Anyhow the last time I completed the dwp assessment form I didn't need to attend an interview and the dwp didnt ring. If the dwp check with my doctor this time, they will find out I have only been to the docs 2-3 times in the past 18 months. Its not that I dont need the help but I gave up with the doctors in this area. After seeing a shrink, being put on one medication and then another, only to be told a counsillor is my best option, it became a huge stress. After bothering the docs about this type of therapy for months and months, they never managed to arrange anything. I wonder how lack of input from a claimants GP will affect me and others in a similar situation?. will the dwp stick us all on jsa without looking into why we stopped attending the doctors. I know as crazy as it sounds I will smash my head straight into the desk if I have to attend an assessment! and see what they make of that. Also I hate telephones and speaking on the phone aswell.

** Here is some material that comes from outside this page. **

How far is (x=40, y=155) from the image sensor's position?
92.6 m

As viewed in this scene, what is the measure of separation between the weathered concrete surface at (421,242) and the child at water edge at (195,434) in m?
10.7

They have said everyone will get a phone call, but how will they break the bad news to people that can't use phones?

 

It looks like the goverment have got to make the sick sicker just to make a few quid. it makes you mad when its the goverments fault for using our tax money in a care free manner.. I mean bailing out bankers and paying for a BS  war isn't our choice or fault. And yes I like many people that get IB have paid tax in the past. That and the fact most of us on benefits have families where the majority work and tax. I just hate the scrounger label. If you take the population of the UK which is around the 53 million mark. and then minus the 3million unemployed. that leaves 50 million people are paying x amount of £££s every hour of the day. even if you say the goverment rake in £1 per hour, thats £50 million each and every hour. what the hell do they do with that lot. Apart from spend it on war, kitkats and porn I cant figure it out. surely the country doesnt cost £50 million per hour to run?